— Text section —
+++
Perrigo slashes guidance on weakness in prescription business

Dublin-domiciled company announces separation of prescription arm following review

Perrigo  is one of a number of generics manufacturers in Ireland. Photograph: iStock

Perrigo is one of a number of generics manufacturers in Ireland. Photograph: iStock


Perrigo, the Irish-domiciled over-the-counter drug company, slashed its earnings guidance for 2018 and announced it will separate out its prescription pharmaceuticals business following a strategic review of its portfolio.

In an announcement accompanying the Dublin company’s second-quarter results it said separation of the prescription business will better enable Perrigo focus on expanding its consumer business.

That particular segment performed below expectations, the company said, and “experienced weakness due primarily to a shortfall in new product launches coupled with challenging market dynamics”, something expected to continue into the second half of the year.

As a result, the company pulled back its earnings per share guidance to a range of $2.11 to $2.31 versus previous guidance of $2.90 to $3.30.

“I am extremely disappointed in this development and want to reinforce that my primary focus is to create value for shareholders,” said Perrigo president and chief executive Uwe Roehrhoff.
+++
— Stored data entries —
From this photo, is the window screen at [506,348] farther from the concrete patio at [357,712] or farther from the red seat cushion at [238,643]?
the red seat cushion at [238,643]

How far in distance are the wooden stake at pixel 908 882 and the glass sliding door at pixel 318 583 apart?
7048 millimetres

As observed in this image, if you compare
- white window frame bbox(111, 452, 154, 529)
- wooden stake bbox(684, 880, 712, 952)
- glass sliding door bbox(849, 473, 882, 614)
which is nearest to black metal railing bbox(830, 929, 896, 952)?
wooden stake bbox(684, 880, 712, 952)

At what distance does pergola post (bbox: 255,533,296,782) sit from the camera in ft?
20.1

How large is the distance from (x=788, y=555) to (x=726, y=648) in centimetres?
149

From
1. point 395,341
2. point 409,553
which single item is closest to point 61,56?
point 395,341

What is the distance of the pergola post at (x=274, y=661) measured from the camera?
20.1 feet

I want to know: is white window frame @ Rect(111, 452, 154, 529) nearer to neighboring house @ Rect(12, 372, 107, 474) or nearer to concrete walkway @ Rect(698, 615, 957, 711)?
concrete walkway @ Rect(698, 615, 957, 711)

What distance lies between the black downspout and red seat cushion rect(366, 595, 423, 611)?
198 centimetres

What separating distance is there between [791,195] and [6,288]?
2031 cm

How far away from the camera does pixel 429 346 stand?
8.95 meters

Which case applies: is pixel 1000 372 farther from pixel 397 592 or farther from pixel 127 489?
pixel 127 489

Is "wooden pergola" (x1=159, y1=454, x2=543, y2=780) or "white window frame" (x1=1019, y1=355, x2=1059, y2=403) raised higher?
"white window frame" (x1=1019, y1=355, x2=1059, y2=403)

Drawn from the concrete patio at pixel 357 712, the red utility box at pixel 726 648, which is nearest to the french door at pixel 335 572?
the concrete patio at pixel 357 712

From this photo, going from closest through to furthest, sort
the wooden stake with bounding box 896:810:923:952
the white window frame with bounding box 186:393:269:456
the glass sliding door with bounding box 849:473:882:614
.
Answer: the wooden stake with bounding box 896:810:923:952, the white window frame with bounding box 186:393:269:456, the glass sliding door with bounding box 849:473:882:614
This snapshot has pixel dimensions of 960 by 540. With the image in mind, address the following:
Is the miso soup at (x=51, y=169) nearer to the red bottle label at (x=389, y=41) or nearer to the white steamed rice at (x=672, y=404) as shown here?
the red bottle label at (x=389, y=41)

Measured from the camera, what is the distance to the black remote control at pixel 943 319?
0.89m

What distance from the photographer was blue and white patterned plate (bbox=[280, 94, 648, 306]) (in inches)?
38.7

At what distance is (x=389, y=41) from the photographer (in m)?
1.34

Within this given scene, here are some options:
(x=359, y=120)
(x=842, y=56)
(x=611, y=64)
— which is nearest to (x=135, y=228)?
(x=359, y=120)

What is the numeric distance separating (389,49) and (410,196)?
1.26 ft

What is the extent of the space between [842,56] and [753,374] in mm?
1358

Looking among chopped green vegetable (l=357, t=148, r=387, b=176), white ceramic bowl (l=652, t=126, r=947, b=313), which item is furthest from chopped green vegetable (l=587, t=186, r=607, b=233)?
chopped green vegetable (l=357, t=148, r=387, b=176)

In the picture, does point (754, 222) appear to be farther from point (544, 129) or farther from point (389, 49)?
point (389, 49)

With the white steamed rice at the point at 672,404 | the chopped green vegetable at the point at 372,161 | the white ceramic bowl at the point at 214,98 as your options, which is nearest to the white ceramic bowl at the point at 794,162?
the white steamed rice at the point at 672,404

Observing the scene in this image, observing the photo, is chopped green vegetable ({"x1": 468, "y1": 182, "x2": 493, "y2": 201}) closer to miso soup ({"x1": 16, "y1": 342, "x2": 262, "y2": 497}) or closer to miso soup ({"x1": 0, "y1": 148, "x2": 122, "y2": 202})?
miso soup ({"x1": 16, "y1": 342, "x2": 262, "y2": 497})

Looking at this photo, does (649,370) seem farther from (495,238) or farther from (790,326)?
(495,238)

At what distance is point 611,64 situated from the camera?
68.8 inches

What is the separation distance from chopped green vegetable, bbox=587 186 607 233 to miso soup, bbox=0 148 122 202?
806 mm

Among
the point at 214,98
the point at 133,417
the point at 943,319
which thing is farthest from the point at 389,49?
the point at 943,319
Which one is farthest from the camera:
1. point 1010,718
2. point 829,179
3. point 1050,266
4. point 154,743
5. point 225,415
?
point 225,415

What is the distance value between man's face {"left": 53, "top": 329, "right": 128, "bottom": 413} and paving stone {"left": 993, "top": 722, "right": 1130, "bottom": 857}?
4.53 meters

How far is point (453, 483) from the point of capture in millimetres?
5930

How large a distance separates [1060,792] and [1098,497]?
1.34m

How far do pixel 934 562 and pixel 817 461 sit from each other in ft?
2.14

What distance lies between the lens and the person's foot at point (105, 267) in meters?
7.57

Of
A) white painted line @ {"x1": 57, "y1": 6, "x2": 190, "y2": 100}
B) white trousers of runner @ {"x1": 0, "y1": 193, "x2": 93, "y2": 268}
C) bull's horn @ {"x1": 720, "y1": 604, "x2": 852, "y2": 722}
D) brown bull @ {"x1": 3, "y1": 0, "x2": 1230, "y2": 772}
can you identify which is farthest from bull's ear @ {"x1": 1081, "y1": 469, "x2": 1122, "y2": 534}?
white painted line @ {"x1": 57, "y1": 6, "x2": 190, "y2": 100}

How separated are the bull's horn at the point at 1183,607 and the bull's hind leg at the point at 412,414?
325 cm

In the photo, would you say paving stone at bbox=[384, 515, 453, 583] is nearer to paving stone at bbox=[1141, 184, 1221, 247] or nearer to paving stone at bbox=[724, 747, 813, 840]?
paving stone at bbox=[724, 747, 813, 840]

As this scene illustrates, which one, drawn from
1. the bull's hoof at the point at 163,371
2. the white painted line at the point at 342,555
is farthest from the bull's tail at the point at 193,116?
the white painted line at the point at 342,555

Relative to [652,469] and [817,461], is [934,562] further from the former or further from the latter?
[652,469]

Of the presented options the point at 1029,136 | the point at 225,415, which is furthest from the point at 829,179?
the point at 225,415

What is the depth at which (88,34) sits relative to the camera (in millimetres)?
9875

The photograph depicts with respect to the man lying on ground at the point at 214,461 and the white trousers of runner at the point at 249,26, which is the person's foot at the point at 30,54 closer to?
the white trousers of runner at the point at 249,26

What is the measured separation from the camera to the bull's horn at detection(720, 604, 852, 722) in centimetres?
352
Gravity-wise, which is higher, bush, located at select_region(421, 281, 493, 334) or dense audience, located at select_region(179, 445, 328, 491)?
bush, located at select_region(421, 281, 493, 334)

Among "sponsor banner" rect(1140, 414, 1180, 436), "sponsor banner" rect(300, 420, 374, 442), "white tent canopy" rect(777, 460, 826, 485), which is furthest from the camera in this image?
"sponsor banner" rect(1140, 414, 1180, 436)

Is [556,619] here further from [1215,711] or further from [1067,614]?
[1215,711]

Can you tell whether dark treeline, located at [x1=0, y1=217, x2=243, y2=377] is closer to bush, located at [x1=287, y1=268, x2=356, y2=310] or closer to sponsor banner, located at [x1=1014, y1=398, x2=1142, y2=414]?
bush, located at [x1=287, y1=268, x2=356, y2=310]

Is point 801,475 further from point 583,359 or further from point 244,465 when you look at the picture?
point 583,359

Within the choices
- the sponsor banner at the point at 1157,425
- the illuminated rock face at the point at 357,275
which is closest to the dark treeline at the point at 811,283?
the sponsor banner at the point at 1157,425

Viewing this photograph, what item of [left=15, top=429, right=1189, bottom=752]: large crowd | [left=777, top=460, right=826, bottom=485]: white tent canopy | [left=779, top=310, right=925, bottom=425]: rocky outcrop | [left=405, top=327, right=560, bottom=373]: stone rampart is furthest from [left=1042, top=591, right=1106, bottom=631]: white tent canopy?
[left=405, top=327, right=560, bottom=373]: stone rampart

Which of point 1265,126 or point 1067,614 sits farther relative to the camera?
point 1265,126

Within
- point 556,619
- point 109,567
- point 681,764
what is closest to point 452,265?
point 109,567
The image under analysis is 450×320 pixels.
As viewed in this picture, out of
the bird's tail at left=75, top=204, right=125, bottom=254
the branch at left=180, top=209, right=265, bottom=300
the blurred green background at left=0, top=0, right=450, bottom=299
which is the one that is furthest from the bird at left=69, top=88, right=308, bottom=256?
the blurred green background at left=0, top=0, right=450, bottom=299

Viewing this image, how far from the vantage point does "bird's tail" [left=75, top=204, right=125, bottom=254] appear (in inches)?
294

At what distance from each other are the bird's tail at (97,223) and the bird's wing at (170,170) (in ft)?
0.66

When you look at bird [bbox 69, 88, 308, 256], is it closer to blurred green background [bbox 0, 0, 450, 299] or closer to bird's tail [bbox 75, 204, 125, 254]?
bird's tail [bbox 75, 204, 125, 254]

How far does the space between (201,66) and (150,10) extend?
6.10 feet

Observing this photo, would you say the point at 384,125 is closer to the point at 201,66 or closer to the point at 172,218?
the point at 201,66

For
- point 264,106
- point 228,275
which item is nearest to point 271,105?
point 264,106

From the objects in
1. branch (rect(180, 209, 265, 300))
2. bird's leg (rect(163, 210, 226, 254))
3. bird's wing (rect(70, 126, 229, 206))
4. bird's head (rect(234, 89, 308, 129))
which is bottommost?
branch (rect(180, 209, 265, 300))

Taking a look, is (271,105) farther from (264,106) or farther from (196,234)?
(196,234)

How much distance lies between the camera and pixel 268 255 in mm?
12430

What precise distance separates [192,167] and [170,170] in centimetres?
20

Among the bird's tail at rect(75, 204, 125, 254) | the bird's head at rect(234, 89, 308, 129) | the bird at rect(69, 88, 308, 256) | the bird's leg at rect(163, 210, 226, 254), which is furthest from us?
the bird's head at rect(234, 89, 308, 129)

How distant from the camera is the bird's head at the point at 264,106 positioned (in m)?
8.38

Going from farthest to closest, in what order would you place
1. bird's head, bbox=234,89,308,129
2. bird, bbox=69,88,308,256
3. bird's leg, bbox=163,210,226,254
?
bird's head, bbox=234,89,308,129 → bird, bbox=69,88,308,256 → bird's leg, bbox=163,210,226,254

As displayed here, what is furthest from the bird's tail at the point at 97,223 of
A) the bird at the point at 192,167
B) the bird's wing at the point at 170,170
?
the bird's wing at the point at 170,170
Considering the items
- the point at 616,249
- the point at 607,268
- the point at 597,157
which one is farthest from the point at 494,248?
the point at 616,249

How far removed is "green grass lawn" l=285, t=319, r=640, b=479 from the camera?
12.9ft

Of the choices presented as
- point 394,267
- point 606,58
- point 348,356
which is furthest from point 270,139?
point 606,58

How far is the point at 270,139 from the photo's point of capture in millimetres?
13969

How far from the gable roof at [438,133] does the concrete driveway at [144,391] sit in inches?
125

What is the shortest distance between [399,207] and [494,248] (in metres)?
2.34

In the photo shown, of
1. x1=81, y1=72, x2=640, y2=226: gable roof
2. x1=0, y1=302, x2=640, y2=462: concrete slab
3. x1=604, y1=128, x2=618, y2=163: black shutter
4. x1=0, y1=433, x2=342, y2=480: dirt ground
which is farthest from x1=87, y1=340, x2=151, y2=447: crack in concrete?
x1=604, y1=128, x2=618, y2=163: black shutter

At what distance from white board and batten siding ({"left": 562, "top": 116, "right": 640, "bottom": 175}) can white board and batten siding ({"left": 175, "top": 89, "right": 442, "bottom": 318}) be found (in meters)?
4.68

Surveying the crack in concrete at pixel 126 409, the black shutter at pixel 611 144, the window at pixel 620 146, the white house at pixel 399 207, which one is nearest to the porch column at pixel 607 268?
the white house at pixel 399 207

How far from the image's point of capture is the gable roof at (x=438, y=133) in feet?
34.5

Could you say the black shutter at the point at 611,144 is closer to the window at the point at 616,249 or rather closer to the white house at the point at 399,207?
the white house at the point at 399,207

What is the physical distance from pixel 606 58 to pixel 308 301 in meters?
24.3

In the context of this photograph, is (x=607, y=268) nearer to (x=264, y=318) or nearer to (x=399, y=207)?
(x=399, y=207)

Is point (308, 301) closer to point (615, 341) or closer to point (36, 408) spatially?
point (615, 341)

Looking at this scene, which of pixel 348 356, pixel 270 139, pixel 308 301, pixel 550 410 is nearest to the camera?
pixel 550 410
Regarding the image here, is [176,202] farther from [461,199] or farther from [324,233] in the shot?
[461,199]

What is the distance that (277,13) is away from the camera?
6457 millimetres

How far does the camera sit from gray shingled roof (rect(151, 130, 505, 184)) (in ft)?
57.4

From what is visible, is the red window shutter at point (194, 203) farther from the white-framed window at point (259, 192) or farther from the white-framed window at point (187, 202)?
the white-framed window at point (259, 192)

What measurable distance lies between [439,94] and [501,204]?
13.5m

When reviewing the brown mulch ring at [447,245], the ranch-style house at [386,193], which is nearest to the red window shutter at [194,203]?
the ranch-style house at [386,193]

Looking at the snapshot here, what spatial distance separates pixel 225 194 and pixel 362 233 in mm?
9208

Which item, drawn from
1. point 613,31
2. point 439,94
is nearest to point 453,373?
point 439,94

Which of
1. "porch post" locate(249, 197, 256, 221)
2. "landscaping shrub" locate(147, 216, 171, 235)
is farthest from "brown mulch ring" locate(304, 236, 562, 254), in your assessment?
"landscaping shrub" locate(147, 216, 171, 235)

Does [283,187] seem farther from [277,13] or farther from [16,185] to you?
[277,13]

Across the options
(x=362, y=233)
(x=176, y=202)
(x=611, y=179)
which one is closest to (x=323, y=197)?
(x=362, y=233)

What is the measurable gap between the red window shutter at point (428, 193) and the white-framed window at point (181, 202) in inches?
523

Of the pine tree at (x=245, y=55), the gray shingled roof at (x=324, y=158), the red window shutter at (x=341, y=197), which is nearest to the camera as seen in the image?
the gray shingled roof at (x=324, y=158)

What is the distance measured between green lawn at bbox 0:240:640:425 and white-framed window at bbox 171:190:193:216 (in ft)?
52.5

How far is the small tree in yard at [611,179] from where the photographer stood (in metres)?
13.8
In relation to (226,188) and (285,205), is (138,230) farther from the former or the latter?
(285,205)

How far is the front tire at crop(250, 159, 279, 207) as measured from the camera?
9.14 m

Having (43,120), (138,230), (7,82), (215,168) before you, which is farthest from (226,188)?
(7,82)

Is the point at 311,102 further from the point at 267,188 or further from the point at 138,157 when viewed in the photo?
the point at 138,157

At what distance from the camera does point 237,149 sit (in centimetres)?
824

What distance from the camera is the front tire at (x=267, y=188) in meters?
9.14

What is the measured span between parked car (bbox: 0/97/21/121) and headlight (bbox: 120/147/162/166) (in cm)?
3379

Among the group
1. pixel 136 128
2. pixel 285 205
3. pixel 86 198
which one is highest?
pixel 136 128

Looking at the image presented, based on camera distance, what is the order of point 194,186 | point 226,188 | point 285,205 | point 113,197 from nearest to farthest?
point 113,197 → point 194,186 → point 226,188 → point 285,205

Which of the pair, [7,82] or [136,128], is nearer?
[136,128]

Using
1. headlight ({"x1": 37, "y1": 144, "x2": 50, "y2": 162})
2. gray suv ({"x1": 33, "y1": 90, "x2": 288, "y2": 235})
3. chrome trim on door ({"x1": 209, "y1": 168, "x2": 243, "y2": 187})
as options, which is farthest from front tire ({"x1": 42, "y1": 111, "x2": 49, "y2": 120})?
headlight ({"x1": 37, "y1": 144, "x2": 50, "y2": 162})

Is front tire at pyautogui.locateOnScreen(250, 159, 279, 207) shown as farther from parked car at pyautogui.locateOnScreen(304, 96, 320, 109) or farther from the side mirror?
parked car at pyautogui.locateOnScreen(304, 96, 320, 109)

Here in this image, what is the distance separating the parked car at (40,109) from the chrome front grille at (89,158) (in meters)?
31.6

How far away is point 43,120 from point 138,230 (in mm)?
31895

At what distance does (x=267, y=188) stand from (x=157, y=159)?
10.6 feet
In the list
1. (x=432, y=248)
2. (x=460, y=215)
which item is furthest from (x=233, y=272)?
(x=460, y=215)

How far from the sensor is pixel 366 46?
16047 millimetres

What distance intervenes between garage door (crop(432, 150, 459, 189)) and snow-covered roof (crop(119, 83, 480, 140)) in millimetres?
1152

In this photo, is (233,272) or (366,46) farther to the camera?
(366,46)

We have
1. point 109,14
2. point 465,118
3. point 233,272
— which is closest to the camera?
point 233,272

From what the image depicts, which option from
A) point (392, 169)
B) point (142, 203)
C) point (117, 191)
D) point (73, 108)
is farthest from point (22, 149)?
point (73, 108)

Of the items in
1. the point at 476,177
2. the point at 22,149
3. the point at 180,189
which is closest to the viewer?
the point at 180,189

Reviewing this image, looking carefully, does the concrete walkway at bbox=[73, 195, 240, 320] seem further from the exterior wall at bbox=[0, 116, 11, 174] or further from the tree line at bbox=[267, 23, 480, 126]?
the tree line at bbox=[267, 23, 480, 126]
+++
— List of tasks —
A) In the Perrigo article, what range did the company lower its 2018 earnings per share guidance to?
B) Resume the Perrigo article, picking up after its final sentence.

— Answers per task —
A) $2.11 to $2.31

B)
The company’s board approved the separation plan and said it would analyse value-enhancing options for shareholders including a possible tax-efficient separation to shareholders, a sale or a merger.

Elan acquisition

Although the company was subject to certain limitations to efficiently separate the business since its 2013 acquisition of Elan in Ireland, those limitations expire in 2018 with the separation expected to complete in the second half of 2019.

Perrigo’s prescription business serves patients and health systems with topical medication - or medication applied to a particular place on the body - and its portfolio includes generics in multiple dosage forms.

The group’s reported net sales fell 4.2 per cent to $1.18 billion, not including the effect of the company’s exit from its unprofitable Russian distribution business and favourable foreign currency movements.

Nonetheless, reported net income for the second quarter swung to a profit of $36 million from a net loss of $70 million in the same period of 2017.

Perrigo became domiciled in the Republic after completing the acquisition of Elan for $8.6 billion in 2013.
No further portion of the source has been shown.